Document excerpt:
Self Employed Personal Assistant? Here is our tax advice guide just for you. Whether you are starting out or just want to understand more about allowable expenses, here are some useful tips specifically for self employed personal assistant.
Register with HMRC as a Self Employed Personal Assistant
Whether you are a virtual PA or visit your clients sites going self employed is the easiest way to kick start your career as a self employed personal assistant.
THE FOUR ESSENTIALS OF SELF EMPLOYMENT
Let’s start by summarising the four essential elements of Self Employment:
- Visit the HMRC website and register as Self Employed;
- Keep a list and receipts of all business income and expenses;
- Complete Self Assessment before 31 January each year summarising your business income and expenses;
- Pay any Tax and National Insurance due by 31 January each year (and payments on account by 31 January and 31 July each year).
REGISTER WITH HMRC AS A SELF EMPLOYED PERSONAL ASSISTANT
First things first, you must register with HMRC for Self Assessment and Class 2 & 4 National Insurance. This should be done as soon as possible after starting work as a Self Employed PA but HMRC rules are that you must register by 5 October in your business’s second tax year.

Task A: Translate this sentence from the tax guide for self-employed personal assistants into Spanish: "First things first, you must register with HMRC for Self Assessment and Class 2 & 4 National Insurance."
Task B: According to the tax guide for self-employed personal assistants, what is the latest date HMRC rules allow for registering?
Task C: Summarize the tax guide for self-employed personal assistants in two sentences.

Information provided:

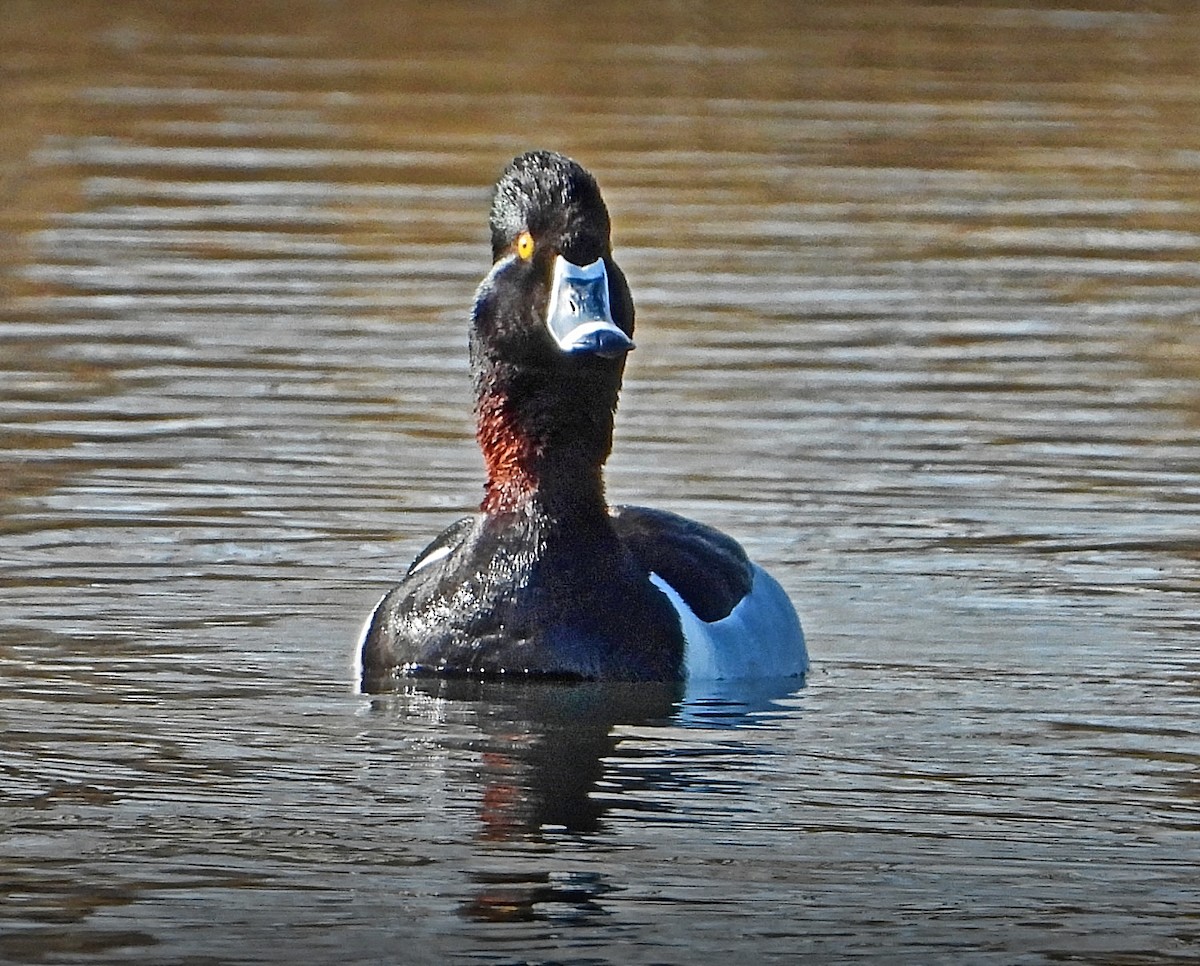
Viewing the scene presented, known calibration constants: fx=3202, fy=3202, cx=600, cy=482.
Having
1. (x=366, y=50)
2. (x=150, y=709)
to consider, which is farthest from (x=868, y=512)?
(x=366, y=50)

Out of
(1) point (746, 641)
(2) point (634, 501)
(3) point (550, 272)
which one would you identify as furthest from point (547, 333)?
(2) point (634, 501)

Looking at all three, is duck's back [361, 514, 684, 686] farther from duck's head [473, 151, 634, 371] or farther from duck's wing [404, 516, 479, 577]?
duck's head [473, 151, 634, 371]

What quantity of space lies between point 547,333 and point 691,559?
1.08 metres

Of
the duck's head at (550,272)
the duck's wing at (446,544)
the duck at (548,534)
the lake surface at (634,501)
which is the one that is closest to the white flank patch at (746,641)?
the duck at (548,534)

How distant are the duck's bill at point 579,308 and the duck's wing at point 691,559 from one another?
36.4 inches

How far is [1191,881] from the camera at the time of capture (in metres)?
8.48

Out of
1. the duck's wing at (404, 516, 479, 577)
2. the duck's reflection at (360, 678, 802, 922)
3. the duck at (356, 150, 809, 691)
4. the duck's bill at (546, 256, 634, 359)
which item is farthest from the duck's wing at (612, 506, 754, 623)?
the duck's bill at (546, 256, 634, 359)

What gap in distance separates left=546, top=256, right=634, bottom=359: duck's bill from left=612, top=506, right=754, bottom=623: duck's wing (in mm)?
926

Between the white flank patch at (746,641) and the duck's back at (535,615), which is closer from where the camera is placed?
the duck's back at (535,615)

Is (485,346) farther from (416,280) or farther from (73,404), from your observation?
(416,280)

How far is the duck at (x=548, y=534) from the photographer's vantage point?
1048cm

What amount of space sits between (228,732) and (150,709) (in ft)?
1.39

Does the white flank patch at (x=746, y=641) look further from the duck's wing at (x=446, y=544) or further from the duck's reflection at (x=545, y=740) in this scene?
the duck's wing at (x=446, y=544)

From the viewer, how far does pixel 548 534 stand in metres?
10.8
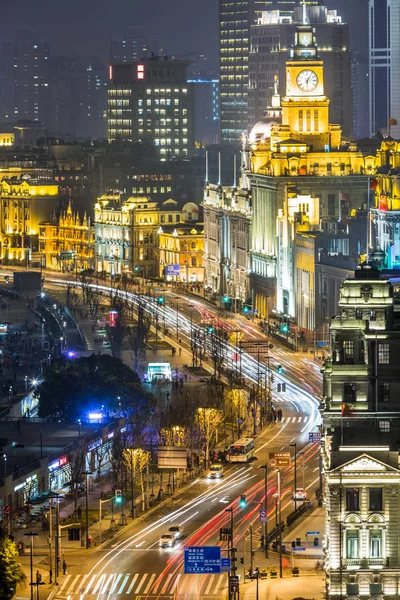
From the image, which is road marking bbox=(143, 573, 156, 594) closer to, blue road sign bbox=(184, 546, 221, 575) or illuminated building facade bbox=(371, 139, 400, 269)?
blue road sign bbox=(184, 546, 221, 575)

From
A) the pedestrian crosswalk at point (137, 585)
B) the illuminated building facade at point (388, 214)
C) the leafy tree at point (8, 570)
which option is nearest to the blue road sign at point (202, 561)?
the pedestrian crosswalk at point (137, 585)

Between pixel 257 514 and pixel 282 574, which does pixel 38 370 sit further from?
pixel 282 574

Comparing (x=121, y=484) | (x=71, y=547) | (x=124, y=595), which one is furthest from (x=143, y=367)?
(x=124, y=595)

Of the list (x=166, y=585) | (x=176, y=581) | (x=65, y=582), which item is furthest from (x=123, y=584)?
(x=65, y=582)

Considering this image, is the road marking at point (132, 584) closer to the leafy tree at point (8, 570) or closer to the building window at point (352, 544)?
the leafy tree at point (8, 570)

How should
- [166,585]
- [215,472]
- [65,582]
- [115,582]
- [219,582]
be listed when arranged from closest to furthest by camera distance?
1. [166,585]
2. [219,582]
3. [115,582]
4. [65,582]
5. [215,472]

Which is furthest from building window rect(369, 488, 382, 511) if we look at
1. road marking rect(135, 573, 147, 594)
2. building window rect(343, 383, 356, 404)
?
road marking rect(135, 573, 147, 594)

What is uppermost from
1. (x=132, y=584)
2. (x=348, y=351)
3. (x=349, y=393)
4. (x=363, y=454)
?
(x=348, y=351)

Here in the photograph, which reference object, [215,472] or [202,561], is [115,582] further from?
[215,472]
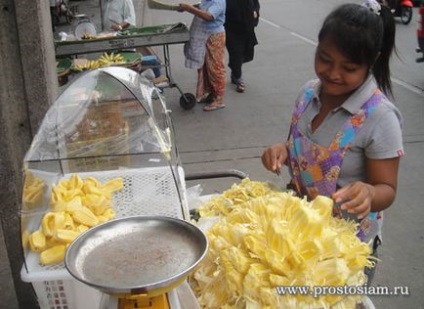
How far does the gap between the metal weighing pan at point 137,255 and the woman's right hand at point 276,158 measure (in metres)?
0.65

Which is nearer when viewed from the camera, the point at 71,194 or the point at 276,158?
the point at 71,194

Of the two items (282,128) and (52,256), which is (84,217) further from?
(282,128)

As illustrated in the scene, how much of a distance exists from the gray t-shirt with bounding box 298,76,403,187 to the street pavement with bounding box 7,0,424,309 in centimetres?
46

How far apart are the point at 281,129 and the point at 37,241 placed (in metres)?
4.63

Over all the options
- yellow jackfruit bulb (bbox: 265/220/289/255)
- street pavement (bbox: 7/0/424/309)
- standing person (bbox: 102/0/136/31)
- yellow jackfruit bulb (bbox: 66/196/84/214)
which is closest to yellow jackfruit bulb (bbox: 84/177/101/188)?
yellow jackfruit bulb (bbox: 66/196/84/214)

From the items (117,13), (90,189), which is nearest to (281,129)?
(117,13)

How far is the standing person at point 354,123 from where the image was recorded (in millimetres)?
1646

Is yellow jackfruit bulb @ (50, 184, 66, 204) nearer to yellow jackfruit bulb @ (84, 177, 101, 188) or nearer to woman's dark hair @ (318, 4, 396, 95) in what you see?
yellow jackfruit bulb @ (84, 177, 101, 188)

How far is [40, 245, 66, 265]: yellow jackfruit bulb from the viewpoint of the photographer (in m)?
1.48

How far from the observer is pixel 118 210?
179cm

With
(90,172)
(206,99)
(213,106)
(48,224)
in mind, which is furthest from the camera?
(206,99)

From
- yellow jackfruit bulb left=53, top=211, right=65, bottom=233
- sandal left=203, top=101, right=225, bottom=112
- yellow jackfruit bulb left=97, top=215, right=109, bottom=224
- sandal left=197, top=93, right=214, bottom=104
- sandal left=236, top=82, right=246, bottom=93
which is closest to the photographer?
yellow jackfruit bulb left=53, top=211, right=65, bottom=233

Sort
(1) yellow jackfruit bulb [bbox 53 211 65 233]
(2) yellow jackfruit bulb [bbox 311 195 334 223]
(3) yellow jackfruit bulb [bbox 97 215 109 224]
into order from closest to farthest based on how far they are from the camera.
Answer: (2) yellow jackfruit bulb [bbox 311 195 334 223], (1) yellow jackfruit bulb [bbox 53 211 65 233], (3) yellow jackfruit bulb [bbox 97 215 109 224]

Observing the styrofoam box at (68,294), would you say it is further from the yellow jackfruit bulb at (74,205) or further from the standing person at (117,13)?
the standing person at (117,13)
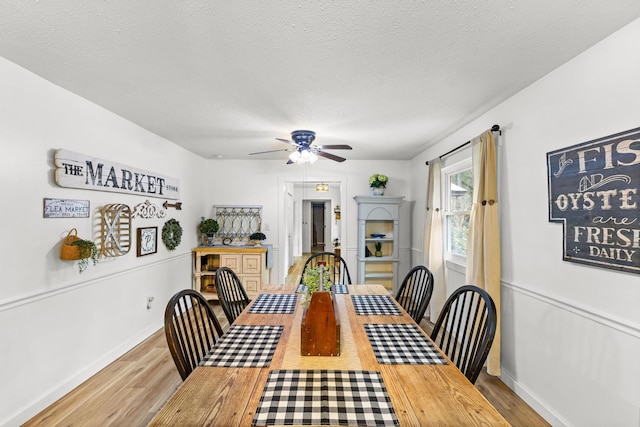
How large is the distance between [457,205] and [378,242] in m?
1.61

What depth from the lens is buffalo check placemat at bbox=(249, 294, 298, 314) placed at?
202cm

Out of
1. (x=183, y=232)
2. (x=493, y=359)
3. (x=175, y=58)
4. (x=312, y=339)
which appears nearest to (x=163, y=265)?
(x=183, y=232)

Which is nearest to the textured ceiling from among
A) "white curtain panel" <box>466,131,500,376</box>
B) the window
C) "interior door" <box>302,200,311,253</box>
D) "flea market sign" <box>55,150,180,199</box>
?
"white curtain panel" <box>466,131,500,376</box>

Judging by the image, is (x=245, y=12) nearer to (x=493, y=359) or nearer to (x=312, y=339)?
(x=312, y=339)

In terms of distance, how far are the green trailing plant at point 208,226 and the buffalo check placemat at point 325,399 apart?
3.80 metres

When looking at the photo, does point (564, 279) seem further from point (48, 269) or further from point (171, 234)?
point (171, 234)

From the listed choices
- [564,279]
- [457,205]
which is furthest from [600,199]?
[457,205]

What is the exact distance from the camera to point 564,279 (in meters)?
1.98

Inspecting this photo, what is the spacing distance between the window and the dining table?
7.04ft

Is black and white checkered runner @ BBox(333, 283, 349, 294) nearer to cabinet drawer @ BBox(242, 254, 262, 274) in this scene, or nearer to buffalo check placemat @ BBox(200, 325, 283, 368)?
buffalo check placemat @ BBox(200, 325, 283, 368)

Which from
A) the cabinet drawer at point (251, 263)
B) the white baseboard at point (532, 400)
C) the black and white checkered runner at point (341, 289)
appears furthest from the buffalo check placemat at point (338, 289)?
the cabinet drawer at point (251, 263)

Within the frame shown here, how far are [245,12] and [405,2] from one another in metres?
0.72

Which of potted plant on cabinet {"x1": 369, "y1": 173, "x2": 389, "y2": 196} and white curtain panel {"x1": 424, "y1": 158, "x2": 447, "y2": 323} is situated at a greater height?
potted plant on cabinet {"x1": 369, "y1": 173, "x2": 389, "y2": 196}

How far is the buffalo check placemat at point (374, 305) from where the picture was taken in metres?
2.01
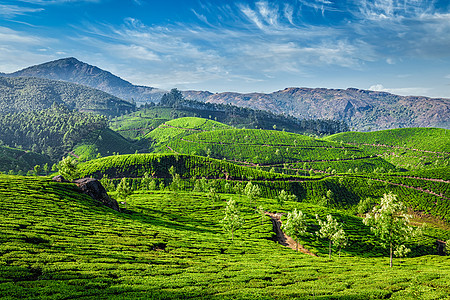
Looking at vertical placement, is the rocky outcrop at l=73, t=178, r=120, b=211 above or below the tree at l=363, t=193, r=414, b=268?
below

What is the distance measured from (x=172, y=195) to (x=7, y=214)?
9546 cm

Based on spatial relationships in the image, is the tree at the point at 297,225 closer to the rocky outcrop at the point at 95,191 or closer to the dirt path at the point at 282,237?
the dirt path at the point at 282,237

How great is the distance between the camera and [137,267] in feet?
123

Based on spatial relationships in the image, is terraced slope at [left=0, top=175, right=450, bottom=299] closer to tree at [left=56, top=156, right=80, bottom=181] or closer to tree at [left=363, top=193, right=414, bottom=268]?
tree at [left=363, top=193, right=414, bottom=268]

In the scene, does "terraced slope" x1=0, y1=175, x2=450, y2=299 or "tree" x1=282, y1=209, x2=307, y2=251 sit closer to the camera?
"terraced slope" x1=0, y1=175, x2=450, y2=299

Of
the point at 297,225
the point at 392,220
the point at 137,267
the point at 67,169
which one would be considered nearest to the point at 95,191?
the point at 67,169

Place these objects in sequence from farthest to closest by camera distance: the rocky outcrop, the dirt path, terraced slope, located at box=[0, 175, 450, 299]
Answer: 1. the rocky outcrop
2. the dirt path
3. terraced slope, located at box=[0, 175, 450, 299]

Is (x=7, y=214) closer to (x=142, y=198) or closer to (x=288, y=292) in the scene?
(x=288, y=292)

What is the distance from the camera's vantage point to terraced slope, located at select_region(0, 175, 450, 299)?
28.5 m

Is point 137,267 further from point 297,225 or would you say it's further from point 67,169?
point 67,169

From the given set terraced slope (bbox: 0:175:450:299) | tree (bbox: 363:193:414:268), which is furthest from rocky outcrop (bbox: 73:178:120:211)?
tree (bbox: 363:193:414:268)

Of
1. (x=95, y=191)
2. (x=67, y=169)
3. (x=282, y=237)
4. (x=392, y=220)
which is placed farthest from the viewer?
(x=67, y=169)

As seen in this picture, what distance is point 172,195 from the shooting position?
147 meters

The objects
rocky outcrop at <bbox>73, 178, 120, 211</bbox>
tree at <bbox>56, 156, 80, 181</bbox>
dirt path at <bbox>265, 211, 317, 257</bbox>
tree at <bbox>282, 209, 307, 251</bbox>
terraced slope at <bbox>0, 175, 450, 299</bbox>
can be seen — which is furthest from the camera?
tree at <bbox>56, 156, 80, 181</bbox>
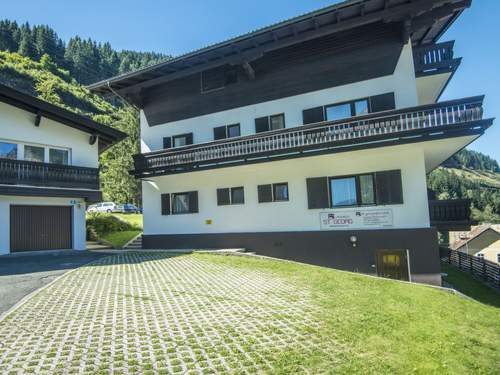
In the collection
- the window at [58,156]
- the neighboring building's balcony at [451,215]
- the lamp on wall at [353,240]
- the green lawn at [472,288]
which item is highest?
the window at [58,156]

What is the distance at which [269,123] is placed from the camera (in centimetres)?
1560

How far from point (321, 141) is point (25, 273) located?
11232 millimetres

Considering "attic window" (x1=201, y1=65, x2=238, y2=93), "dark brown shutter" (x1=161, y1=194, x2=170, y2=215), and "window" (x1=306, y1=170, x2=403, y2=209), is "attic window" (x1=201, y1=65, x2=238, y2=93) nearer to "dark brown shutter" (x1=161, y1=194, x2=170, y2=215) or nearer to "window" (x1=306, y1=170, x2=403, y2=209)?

Exercise output A: Lo primero es lo primero: debe registrarse ante HMRC para la Autoevaluación y el Seguro Nacional de las clases 2 y 4.

Exercise output B: By 5 October in the business's second tax year.

Exercise output C: The guide names four essentials of self-employment: register as self-employed on the HMRC website, keep a list and receipts of all business income and expenses, complete Self Assessment before 31 January each year, and pay any Tax and National Insurance due by 31 January, with payments on account by 31 January and 31 July. Registration for Self Assessment and Class 2 and 4 National Insurance should happen as soon as possible after starting work, and HMRC rules require it by 5 October in the business's second tax year.